* **Written exercise 1**: In the records that follow the chemistry thread, report every line containing the word "farthest", reproducing each such line in full. Treat the match as case-sensitive.

* **Supplied text**:
Start
If the lattice enthalpy is greater, it means more energy is required to break the bonds so the bonds are stronger

:smile:
Reply 761
Original post by rrelish
But that would not balance the hydrogens, you'll have 6 on the right and 2 on the left.
The charges are also not balanced...


oops i ment:

2H2O + SO2 -->H2SO4 + 2H+ +2e-
Why does the emf, not change when the surface are of the platinum electrode is increased?

I Bet its a simple answer :/
Reply 763
hi can anyone help me understand what the last part of the spefication means?
'understand the chelate effect in terms of positive entropy change in these reactions'? (refereing to substitution of unidentate with bidentate and multidentate ligands forming more stable complexes)
End
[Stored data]
Start
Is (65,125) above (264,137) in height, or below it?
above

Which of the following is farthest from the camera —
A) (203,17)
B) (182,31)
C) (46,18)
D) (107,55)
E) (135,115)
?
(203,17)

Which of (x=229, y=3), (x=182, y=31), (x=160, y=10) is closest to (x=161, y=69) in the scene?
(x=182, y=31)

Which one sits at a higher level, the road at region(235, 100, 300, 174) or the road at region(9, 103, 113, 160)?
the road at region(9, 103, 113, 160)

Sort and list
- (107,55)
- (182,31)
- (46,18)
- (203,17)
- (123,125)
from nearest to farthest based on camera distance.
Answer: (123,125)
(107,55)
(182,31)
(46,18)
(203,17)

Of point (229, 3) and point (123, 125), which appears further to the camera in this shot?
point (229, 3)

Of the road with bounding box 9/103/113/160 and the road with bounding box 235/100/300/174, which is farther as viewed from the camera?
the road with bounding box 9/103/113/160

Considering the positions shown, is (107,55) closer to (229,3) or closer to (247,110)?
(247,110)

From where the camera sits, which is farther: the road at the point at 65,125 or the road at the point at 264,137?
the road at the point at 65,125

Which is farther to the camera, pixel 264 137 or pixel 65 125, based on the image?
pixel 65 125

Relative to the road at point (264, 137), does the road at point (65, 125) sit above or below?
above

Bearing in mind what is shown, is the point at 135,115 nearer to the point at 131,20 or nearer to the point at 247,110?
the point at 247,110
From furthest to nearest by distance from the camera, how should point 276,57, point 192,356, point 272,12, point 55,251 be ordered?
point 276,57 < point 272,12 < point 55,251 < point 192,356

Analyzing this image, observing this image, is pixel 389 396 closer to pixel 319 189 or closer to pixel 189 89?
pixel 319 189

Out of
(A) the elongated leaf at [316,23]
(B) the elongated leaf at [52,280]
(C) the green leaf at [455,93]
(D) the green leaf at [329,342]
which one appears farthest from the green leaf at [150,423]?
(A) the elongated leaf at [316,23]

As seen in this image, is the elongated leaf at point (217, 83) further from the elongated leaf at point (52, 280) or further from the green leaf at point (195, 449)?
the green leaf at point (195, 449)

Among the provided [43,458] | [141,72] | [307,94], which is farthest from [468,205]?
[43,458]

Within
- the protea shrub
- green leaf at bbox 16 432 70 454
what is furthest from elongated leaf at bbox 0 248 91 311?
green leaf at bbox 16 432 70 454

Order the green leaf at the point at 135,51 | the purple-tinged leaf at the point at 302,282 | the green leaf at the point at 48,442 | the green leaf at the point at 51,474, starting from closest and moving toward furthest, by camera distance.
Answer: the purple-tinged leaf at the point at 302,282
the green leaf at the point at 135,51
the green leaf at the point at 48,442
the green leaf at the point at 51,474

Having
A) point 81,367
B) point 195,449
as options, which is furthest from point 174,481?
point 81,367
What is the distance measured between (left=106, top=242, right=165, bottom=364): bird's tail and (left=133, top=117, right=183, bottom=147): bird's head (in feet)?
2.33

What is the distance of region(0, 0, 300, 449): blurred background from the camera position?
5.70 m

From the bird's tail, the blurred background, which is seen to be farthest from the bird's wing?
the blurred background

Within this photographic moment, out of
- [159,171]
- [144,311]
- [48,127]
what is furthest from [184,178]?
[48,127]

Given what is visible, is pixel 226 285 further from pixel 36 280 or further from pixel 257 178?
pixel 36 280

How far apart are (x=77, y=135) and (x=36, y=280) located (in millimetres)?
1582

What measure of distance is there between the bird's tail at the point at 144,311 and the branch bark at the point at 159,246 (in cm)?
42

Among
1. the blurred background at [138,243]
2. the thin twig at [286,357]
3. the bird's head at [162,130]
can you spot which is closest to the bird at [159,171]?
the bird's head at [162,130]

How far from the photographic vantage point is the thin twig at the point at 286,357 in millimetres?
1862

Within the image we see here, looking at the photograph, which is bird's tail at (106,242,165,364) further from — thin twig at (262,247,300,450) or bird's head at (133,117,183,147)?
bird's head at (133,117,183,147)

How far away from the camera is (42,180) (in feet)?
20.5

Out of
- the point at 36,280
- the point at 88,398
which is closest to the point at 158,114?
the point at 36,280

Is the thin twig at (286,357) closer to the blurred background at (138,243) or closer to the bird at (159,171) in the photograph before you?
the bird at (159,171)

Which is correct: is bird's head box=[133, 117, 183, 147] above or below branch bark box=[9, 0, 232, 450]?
End
Start
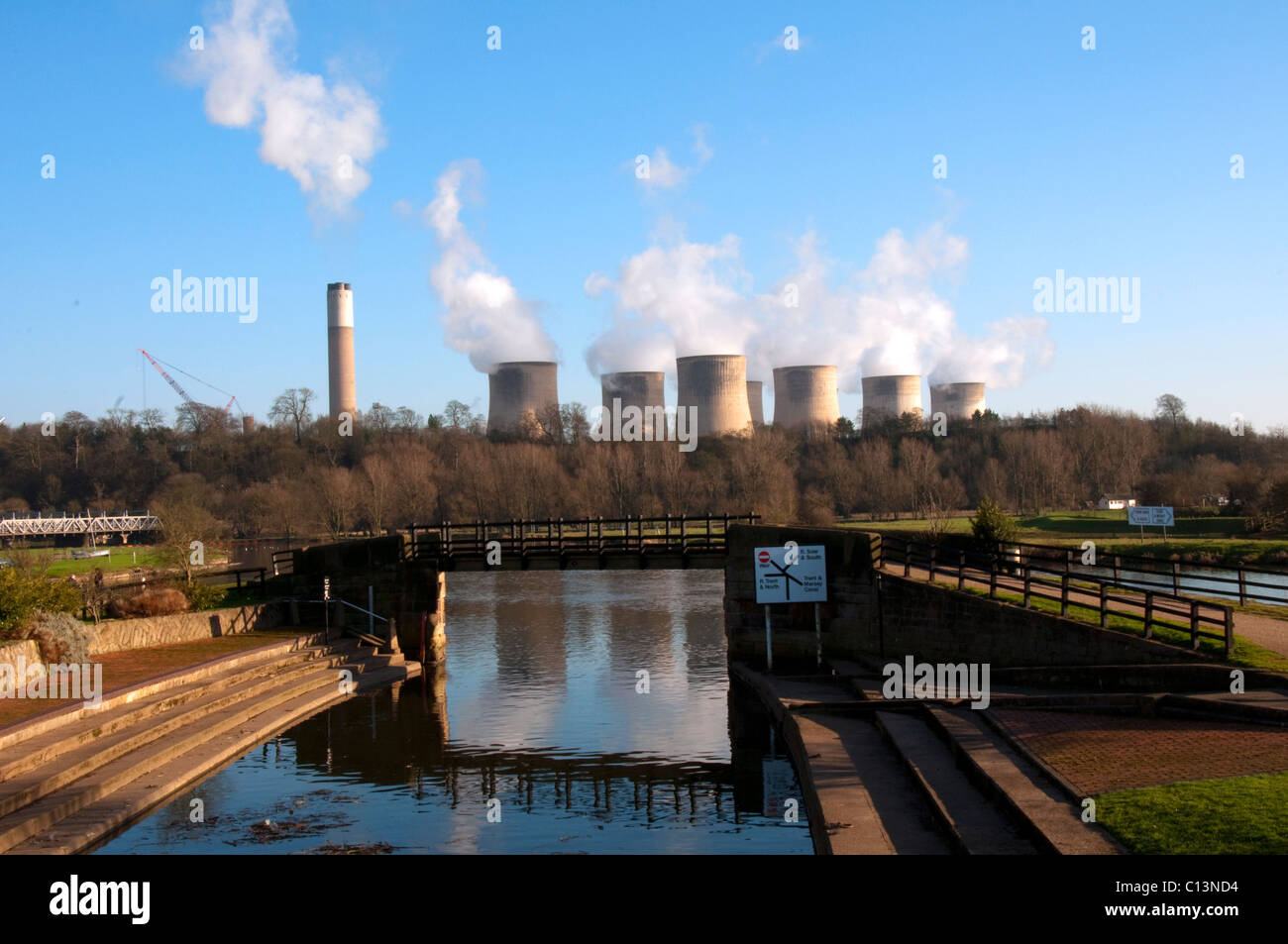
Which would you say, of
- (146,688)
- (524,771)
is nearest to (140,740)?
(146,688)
End
Start
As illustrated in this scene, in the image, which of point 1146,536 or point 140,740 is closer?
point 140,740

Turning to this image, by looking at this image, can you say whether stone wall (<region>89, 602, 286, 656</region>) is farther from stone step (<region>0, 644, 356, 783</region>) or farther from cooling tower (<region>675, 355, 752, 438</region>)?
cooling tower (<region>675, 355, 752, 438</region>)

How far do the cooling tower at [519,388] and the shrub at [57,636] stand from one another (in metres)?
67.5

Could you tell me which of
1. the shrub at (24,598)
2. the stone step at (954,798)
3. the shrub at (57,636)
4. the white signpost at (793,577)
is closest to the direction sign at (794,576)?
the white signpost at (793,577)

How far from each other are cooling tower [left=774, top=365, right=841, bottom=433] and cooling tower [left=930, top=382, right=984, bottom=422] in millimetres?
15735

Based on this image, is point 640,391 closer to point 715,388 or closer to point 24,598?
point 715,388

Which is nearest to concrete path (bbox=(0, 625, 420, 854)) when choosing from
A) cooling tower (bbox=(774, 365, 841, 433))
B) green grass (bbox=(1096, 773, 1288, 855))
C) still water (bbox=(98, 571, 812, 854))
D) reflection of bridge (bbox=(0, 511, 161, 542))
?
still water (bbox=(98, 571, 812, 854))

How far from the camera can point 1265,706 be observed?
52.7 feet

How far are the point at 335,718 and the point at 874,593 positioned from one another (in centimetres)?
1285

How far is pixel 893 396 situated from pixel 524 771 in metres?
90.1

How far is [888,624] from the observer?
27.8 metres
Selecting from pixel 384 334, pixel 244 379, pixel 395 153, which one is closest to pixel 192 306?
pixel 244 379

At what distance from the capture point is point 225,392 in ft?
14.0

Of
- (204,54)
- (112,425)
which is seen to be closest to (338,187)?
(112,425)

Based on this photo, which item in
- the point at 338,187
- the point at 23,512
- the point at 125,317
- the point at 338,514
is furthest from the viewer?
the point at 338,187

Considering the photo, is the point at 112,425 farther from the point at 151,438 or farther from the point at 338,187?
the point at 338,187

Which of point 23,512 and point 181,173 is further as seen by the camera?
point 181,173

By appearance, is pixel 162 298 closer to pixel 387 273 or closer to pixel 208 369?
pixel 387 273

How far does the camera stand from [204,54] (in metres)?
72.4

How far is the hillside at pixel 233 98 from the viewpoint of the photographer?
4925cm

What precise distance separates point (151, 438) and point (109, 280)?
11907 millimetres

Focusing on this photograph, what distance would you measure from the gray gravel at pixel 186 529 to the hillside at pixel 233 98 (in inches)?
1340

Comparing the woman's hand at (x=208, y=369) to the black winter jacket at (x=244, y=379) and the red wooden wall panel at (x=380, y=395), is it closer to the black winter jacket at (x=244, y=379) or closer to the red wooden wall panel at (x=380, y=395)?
End
* **Written exercise 2**: Restate the paragraph of the chemistry thread beginning "If the lattice enthalpy is greater" in a shorter form, retaining its main facts.

* **Final answer 1**:
Which of the following is farthest from the camera —
from nearest to farthest based on camera distance.
which one appears farthest from the green leaf at [150,423]?
Among the provided [43,458] | [141,72] | [307,94], which is farthest from [468,205]?
From the bird's tail, the blurred background, which is seen to be farthest from the bird's wing?

* **Final answer 2**: A greater lattice enthalpy means more energy is needed to break the bonds, so the bonds are stronger.